**Requirement**
Emit the line that holds "Which of point" and all lines following it through the end of the data, verbatim, and nothing else.

───── Given entries ─────

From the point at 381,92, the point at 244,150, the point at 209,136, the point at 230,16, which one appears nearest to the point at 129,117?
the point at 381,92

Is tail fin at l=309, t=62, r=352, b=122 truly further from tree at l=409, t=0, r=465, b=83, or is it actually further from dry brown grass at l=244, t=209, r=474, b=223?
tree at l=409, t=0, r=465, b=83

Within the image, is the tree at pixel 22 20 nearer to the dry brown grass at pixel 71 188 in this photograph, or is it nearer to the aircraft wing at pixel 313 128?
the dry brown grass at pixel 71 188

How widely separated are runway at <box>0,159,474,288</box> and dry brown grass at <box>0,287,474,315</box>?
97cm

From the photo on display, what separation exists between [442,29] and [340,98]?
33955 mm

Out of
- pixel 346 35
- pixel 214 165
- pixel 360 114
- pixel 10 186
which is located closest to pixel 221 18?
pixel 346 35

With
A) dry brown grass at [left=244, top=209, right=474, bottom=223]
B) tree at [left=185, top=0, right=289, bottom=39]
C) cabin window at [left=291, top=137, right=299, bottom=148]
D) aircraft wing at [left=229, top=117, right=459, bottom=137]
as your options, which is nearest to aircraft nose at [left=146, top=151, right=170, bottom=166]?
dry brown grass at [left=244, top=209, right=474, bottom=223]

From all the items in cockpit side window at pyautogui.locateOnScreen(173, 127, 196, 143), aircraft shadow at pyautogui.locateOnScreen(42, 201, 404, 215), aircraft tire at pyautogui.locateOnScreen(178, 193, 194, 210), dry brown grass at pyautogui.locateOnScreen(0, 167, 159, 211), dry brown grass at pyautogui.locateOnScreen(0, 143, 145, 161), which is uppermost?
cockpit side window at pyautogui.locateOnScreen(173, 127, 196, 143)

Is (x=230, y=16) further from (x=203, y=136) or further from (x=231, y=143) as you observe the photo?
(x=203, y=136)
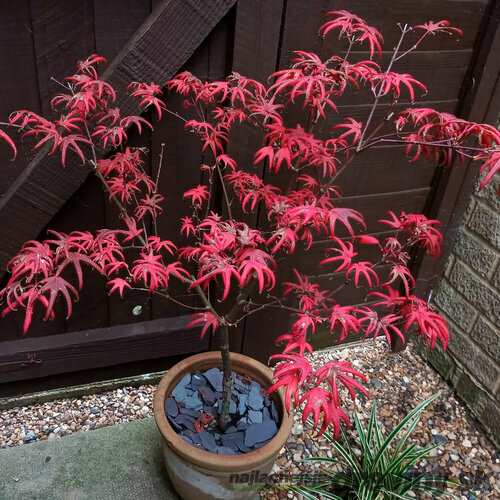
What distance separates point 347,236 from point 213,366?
101 cm

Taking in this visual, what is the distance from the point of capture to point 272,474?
2123mm

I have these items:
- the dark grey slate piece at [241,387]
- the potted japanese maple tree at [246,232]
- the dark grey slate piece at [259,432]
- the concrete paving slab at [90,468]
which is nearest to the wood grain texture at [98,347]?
the potted japanese maple tree at [246,232]

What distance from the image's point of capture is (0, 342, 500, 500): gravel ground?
7.26ft

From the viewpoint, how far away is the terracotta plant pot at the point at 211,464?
5.41 ft

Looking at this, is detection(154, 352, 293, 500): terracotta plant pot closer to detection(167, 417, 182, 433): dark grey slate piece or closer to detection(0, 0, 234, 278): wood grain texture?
detection(167, 417, 182, 433): dark grey slate piece

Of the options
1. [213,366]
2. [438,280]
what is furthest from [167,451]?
[438,280]

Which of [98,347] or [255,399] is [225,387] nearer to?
A: [255,399]

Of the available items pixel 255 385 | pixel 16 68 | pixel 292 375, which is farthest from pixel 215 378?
pixel 16 68

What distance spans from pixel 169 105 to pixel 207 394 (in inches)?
48.7

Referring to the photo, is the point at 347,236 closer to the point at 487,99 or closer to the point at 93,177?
the point at 487,99

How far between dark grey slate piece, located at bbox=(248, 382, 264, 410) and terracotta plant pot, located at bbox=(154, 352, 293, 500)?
0.08m

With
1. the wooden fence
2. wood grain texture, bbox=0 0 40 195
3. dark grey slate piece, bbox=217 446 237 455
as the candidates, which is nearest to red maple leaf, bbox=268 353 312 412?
dark grey slate piece, bbox=217 446 237 455

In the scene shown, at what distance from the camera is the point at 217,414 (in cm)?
200

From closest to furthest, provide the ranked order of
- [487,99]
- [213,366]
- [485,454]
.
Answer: [213,366] → [487,99] → [485,454]
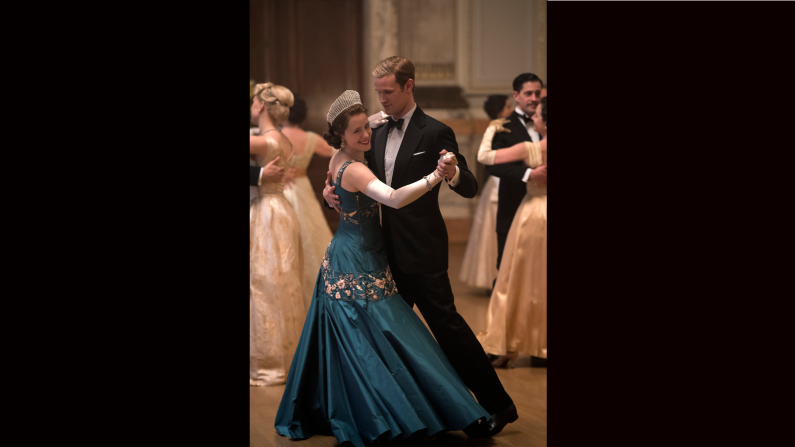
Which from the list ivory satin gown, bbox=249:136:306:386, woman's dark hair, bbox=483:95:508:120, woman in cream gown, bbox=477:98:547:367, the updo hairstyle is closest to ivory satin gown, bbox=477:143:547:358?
woman in cream gown, bbox=477:98:547:367

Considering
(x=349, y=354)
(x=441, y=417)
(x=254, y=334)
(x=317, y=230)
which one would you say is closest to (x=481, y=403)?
(x=441, y=417)

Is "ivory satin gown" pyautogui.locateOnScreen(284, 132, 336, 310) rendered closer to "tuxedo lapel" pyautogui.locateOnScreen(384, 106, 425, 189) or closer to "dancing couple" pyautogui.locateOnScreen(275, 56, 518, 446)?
"dancing couple" pyautogui.locateOnScreen(275, 56, 518, 446)

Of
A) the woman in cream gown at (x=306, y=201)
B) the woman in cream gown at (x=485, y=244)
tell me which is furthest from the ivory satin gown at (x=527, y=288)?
the woman in cream gown at (x=485, y=244)

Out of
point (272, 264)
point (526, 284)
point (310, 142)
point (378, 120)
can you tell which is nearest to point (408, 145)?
point (378, 120)

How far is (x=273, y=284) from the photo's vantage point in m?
3.55

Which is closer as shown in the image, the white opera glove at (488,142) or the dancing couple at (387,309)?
the dancing couple at (387,309)

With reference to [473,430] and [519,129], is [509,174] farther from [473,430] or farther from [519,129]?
[473,430]

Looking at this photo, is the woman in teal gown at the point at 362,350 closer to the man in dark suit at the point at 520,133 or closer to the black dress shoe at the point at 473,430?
the black dress shoe at the point at 473,430

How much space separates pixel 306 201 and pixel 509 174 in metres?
1.50

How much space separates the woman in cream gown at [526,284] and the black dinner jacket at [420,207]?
124 cm

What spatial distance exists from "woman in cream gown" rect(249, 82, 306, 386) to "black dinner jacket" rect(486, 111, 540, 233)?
1.15 m

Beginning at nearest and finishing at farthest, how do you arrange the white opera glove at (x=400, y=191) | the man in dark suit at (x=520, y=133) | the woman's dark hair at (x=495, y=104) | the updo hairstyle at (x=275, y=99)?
1. the white opera glove at (x=400, y=191)
2. the updo hairstyle at (x=275, y=99)
3. the man in dark suit at (x=520, y=133)
4. the woman's dark hair at (x=495, y=104)

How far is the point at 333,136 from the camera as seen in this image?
2566 millimetres

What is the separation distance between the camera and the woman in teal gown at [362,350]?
95.2 inches
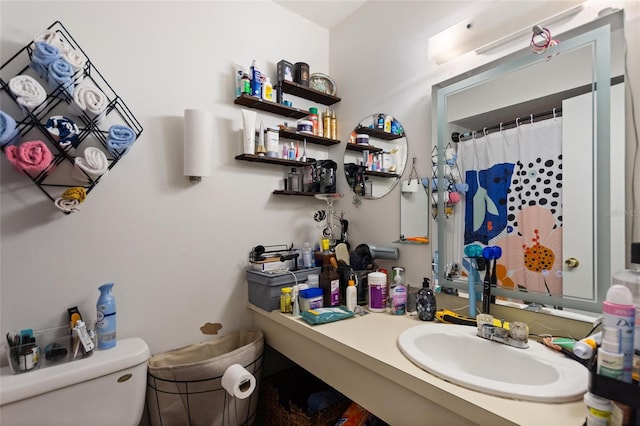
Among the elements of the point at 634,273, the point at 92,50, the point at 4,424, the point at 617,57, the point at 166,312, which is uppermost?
the point at 92,50

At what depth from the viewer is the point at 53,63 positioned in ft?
3.35

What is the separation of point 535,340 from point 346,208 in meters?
1.09

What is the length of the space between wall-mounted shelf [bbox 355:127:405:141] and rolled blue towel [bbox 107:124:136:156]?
1.11 metres

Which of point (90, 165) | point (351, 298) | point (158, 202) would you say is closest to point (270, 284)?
point (351, 298)

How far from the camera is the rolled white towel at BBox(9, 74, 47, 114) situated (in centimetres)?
97

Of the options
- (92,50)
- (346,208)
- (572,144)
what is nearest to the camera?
(572,144)

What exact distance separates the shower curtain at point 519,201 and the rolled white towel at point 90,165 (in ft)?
4.55

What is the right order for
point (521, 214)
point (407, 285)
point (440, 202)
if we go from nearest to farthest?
point (521, 214), point (440, 202), point (407, 285)

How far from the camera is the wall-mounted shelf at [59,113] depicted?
1.07 metres

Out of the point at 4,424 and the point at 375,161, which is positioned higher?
the point at 375,161

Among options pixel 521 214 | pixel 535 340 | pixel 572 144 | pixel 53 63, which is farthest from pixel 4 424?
pixel 572 144

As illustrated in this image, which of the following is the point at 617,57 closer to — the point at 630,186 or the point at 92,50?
the point at 630,186

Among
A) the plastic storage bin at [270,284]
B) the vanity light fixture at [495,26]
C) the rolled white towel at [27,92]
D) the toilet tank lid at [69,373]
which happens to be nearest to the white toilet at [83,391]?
the toilet tank lid at [69,373]

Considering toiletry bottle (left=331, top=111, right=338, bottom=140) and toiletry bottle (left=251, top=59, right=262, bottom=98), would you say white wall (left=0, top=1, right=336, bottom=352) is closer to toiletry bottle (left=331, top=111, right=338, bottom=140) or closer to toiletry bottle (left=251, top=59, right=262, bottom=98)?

─────

**The reply**
Which of point (90, 165) | point (351, 298) | point (158, 202) would you say is closest to point (270, 284)?
point (351, 298)

How far from the camera is the rolled white towel at BBox(9, 74, 47, 114) situated (in centimetres)?
97

Of the options
- (92,50)
- (346,208)
- (572,144)
what is nearest to the camera?
(572,144)

What exact distance separates the shower curtain at point 519,201 and the rolled white towel at point 90,165 (in ft)?
4.55

What is the right order for
point (521, 214)
point (407, 285)
point (440, 202)
if we go from nearest to farthest?
point (521, 214), point (440, 202), point (407, 285)

How far from the camera is the wall-mounted shelf at [59,113] depicted?
1.07 metres

Out of the point at 4,424 and the point at 375,161, which is positioned higher?
the point at 375,161

Among options pixel 521 214 | pixel 535 340 | pixel 572 144 | pixel 53 63, which is farthest from pixel 4 424?
pixel 572 144

As illustrated in this image, which of the following is the point at 617,57 closer to — the point at 630,186 or the point at 92,50?
the point at 630,186

Among
A) the plastic storage bin at [270,284]
B) the vanity light fixture at [495,26]
C) the rolled white towel at [27,92]
D) the toilet tank lid at [69,373]
which happens to be nearest to the white toilet at [83,391]?
the toilet tank lid at [69,373]

Considering toiletry bottle (left=331, top=111, right=338, bottom=140) and toiletry bottle (left=251, top=59, right=262, bottom=98), would you say white wall (left=0, top=1, right=336, bottom=352) is closer to toiletry bottle (left=331, top=111, right=338, bottom=140) or closer to toiletry bottle (left=251, top=59, right=262, bottom=98)?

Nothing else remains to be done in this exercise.